In [2]:
"""
CLASS-5: Screener.in Ratio Data Extraction - FIXED VERSION
This version specifically targets the RATIOS TABLE (not peer comparison table)
Based on the actual structure showing years as columns and ratio names as rows
"""

import pandas as pd
import time
import os
from selenium import webdriver
from selenium.webdriver.common.by import By
from selenium.webdriver.chrome.service import Service
from selenium.webdriver.chrome.options import Options
from selenium.webdriver.support.ui import WebDriverWait
from selenium.webdriver.support import expected_conditions as EC
from selenium.common.exceptions import TimeoutException, NoSuchElementException
import logging
import re

# Setup logging
logging.basicConfig(level=logging.INFO, format='%(asctime)s - %(levelname)s - %(message)s')
logger = logging.getLogger(__name__)

class ScreenerRatioExtractor:
    def __init__(self):
        """Initialize the ratio extractor"""
        self.driver = None
        self.setup_driver()
        
    def setup_driver(self):
        """Setup Chrome driver with optimized settings"""
        try:
            chrome_options = Options()
            chrome_options.add_argument('--headless')  # Remove this line to see browser
            chrome_options.add_argument('--no-sandbox')
            chrome_options.add_argument('--disable-dev-shm-usage')
            chrome_options.add_argument('--disable-gpu')
            chrome_options.add_argument('--window-size=1920,1080')
            chrome_options.add_argument('--user-agent=Mozilla/5.0 (Windows NT 10.0; Win64; x64) AppleWebKit/537.36')
            
            self.driver = webdriver.Chrome(options=chrome_options)
            self.driver.set_page_load_timeout(30)
            logger.info("✅ Chrome driver initialized successfully")
            
        except Exception as e:
            logger.error(f"❌ Failed to setup driver: {str(e)}")
            raise

    def extract_ratios_standalone(self, symbol):
        """Extract STANDALONE ratio data for a given symbol"""
        url = f"https://www.screener.in/company/{symbol}/#ratios"
        return self._extract_ratios_from_url(symbol, url, "Standalone")

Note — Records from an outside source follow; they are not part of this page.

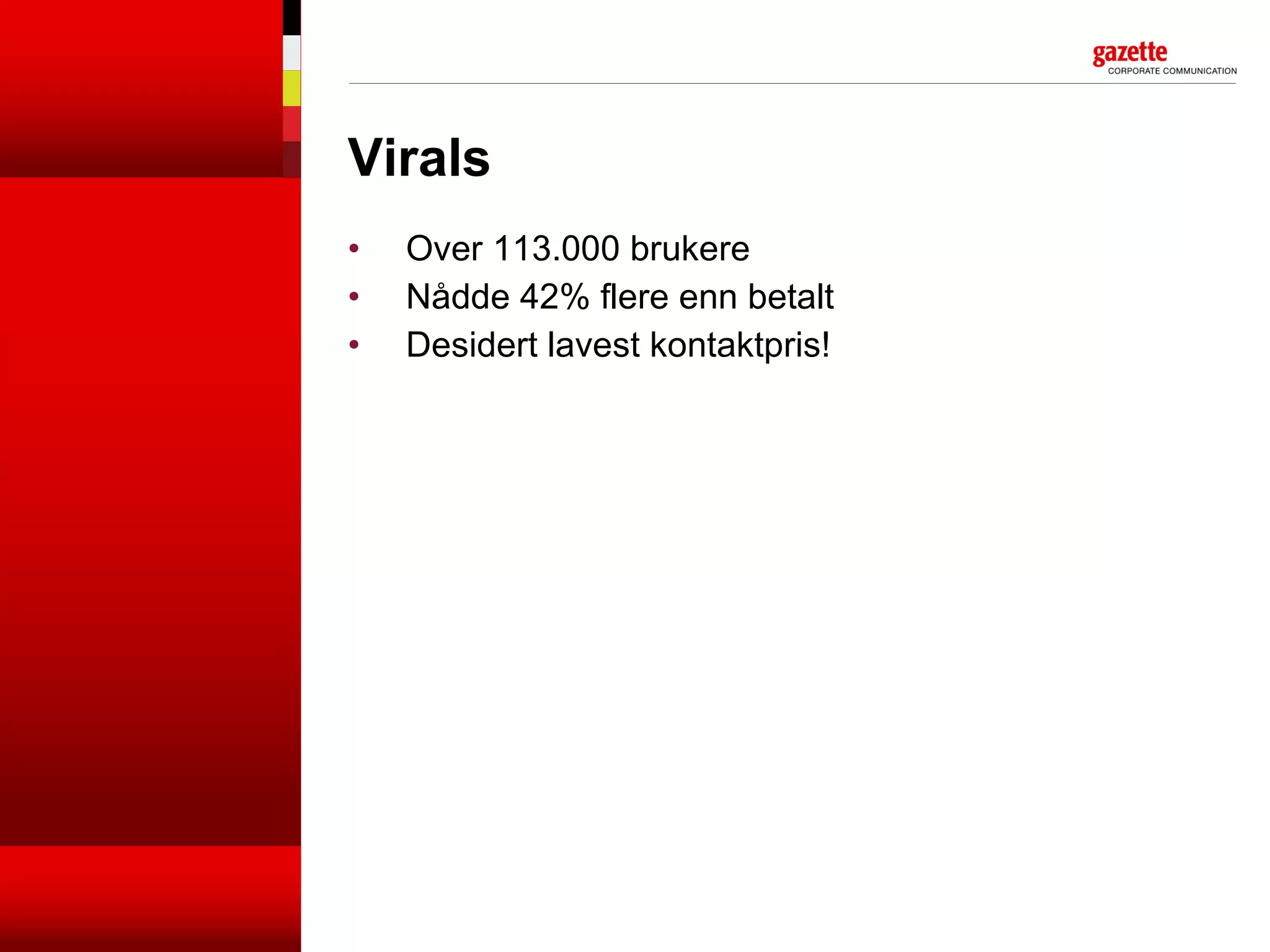 gazette
CORPORATE COMMUNICATION

Virals

• Over 113.000 brukere
• Nådde 42% flere enn betalt
• Desidert lavest kontaktpris!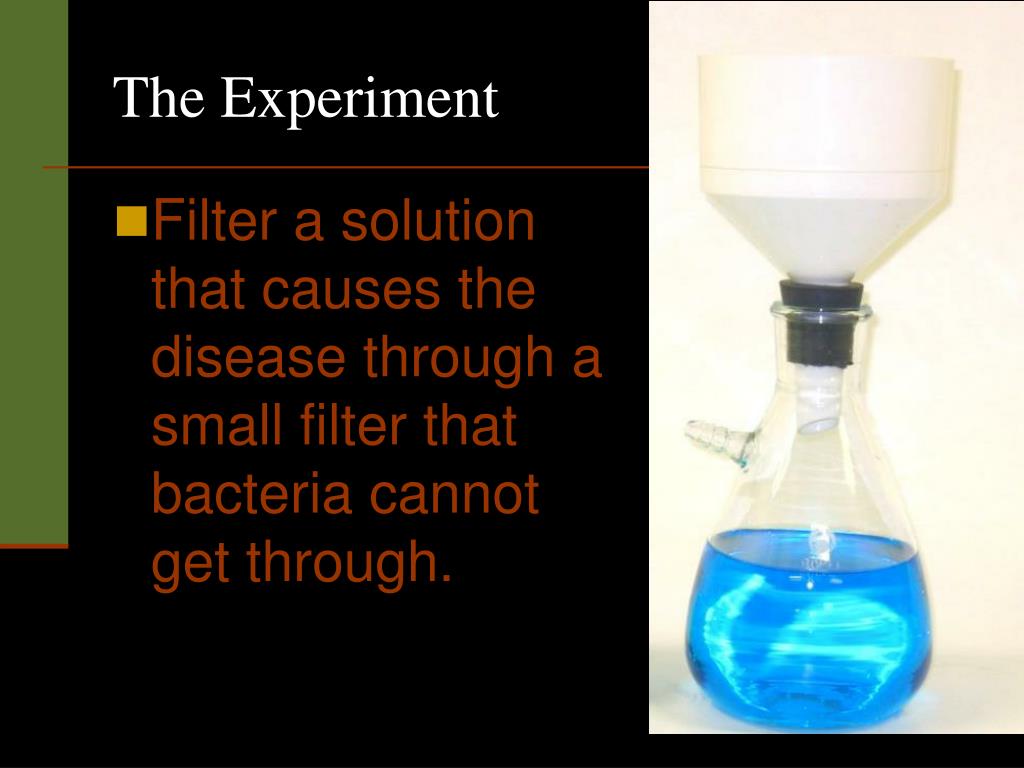 The Experiment

Filter a solution that causes the disease through a small filter that bacteria cannot get through.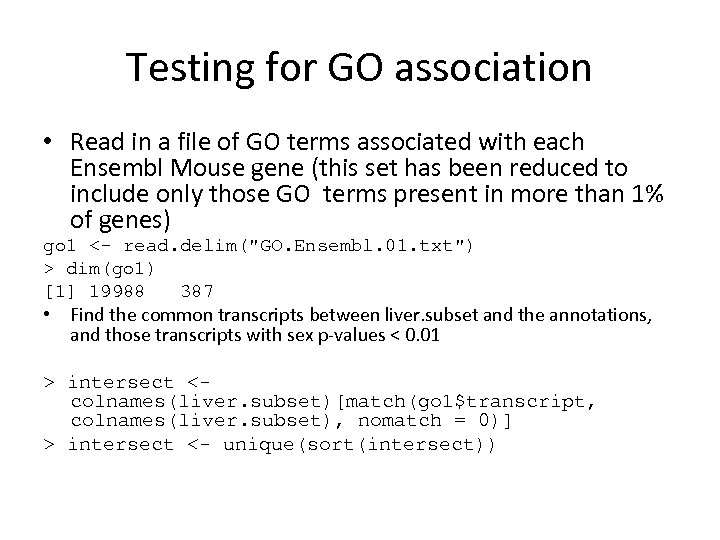 Testing for GO association

• Read in a file of GO terms associated with each Ensembl Mouse gene (this set has been reduced to include only those GO terms present in more than 1% of genes)

go1 <- read.delim("GO.Ensembl.01.txt")
> dim(go1)
[1] 19988   387

• Find the common transcripts between liver.subset and the annotations, and those transcripts with sex p-values < 0.01

> intersect <- colnames(liver.subset)[match(go1$transcript, colnames(liver.subset), nomatch = 0)]
> intersect <- unique(sort(intersect))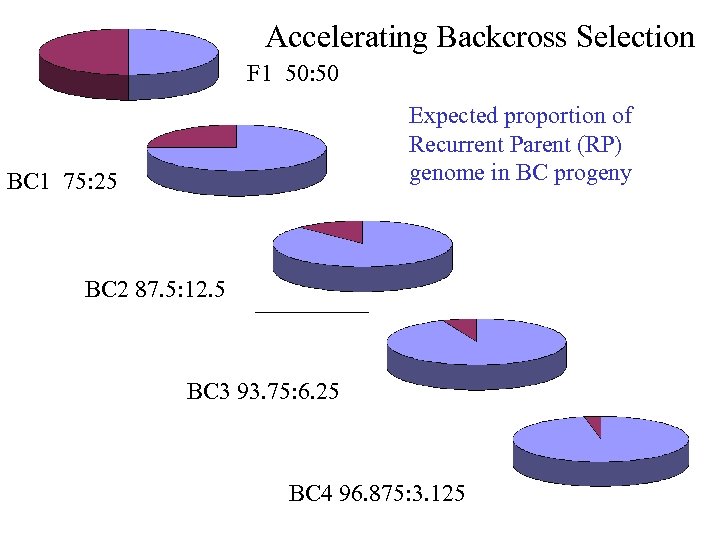 Accelerating Backcross Selection

F1 50:50

Expected proportion of Recurrent Parent (RP) genome in BC progeny

BC1 75:25

BC2 87.5:12.5

BC3 93.75:6.25

BC4 96.875:3.125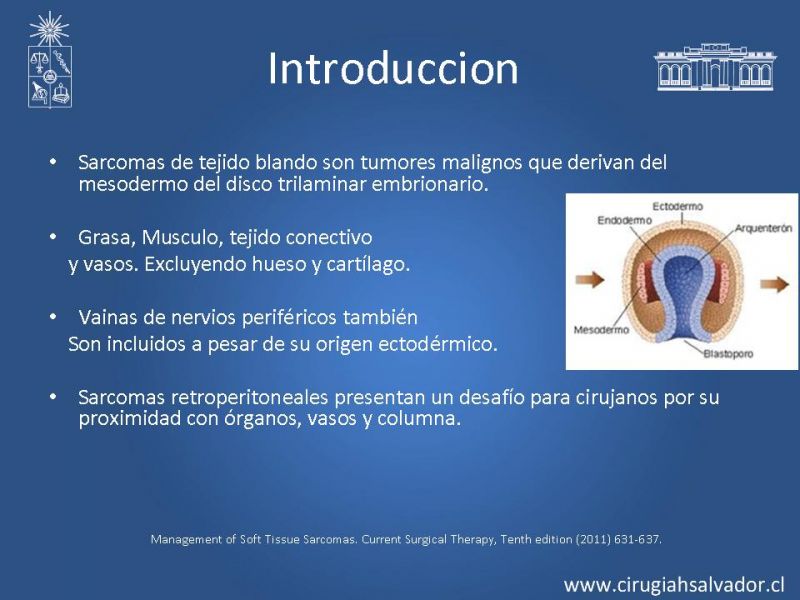 Introduccion

• Sarcomas de tejido blando son tumores malignos que derivan del mesodermo del disco trilaminar embrionario.

• Grasa, Musculo, tejido conectivo y vasos. Excluyendo hueso y cartílago.

• Vainas de nervios periféricos también Son incluidos a pesar de su origen ectodérmico.

• Sarcomas retroperitoneales presentan un desafío para cirujanos por su proximidad con órganos, vasos y columna.

Ectodermo
Endodermo
Arquenterón
Mesodermo
Blastoporo

Management of Soft Tissue Sarcomas. Current Surgical Therapy, Tenth edition (2011) 631-637.

www.cirugiahsalvador.cl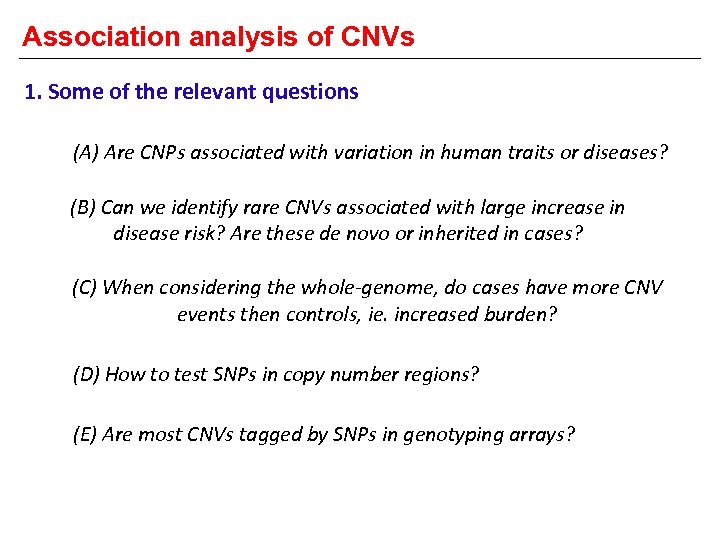 Association analysis of CNVs

1. Some of the relevant questions

(A) Are CNPs associated with variation in human traits or diseases?

(B) Can we identify rare CNVs associated with large increase in disease risk? Are these de novo or inherited in cases?

(C) When considering the whole-genome, do cases have more CNV events then controls, ie. increased burden?

(D) How to test SNPs in copy number regions?

(E) Are most CNVs tagged by SNPs in genotyping arrays?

    def extract_ratios_consolidated(self, symbol):
        """Extract CONSOLIDATED ratio data for a given symbol"""
        url = f"https://www.screener.in/company/{symbol}/consolidated/#ratios"
        return self._extract_ratios_from_url(symbol, url, "Consolidated")

    def _extract_ratios_from_url(self, symbol, url, data_type):
        """Extract ratio data from specific URL - FIXED to target correct table"""
        try:
            logger.info(f"🔍 Extracting {data_type} ratios for: {symbol}")
            logger.info(f"📍 URL: {url}")
            
            # Load the page
            self.driver.get(url)
            time.sleep(5)  # Wait for page load and React rendering
            
            # Wait for page to load properly
            wait = WebDriverWait(self.driver, 20)
            
            try:
                # Wait for the ratios section to load
                wait.until(
                    EC.any_of(
                        EC.presence_of_element_located((By.XPATH, "//section[@id='ratios']")),
                        EC.presence_of_element_located((By.XPATH, "//h2[text()='Ratios']")),
                        EC.presence_of_element_located((By.CSS_SELECTOR, "[data-reactroot]"))
                    )
                )
                logger.info(f"✅ {data_type} page loaded successfully")
            except TimeoutException:
                logger.warning(f"⚠️ Page load timeout for {symbol} - {data_type}")
            
            # Extract the CORRECT ratio table data (not peer table)
            ratio_data = self.extract_correct_ratio_table(symbol, data_type)
            
            if ratio_data:
                logger.info(f"✅ Successfully extracted {len(ratio_data)} ratio records for {symbol} - {data_type}")
                return ratio_data
            else:
                logger.warning(f"⚠️ No ratio data found for {symbol} - {data_type}")
                return [{'Symbol': symbol, 'Data_Type': data_type, 'Extraction_Status': 'No_Data_Found'}]
                
        except Exception as e:
            logger.error(f"❌ Error extracting ratios for {symbol} - {data_type}: {str(e)}")
            return [{'Symbol': symbol, 'Data_Type': data_type, 'Extraction_Status': f'Error: {str(e)}'}]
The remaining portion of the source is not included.